(JTA) — The City of Toulouse is preparing to defend in court its decision to prevent activists from meeting to promote a boycott of Israel and protest “Israeli apartheid.”
The activists of the New Anticapitalist Party, or NPA, in the Haute-Garonne region sued the southwestern French municipality last week over a decision in March by Mayor Jean-Luc Moudenc to bar the activists from convening at the city-owned Barcelone Event Hall as part of the “Israel Apartheid Week,” a series of anti-Israel events held annually in dozens of cities.
The mayor cancelled the event, claiming the city had not been made aware in advance of the plan to promote the Boycott, Divestment and Sanctions movement. The members of the BDS movement, Moudenc wrote, “have incurred convictions for discrimination and incitement to racial hatred.”

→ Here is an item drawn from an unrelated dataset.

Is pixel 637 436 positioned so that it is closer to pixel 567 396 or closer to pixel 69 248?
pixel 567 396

Several BDS promoters have been convicted in France under the Lellouche law, named for the Jewish parliamentarian who introduced it in 2003. The law extends bans on discrimination over race, gender and sexual orientation to the targeting of individuals or institutions over their national affiliations.
The NPA petitioned the Administrative Court of Toulouse to issue an injunction against the mayor’s decision, citing alleged infringement on the right to protest, according to a report Tuesday by the cotetoulouse.fr news site.
Its appeal was endorsed by France’s Human Rights League, a nonprofit founded in 1898 to protest the racially motivated conviction for espionage of the French Jewish army captain Alfred Dreyfus.
Sammy Ghozlan, the president of the anti-Semitism watchdog BNVCA, condemned the NPA’s lawsuit, citing French anti-boycott laws and the sensitivity of organizing such an event in Toulouse.
The city, he wrote, “still bears open scars” from the 2012 slaying of four Jews at a Jewish school by an Islamist radical who said he perpetrated the attacks to “avenge the death of Palestinian children.”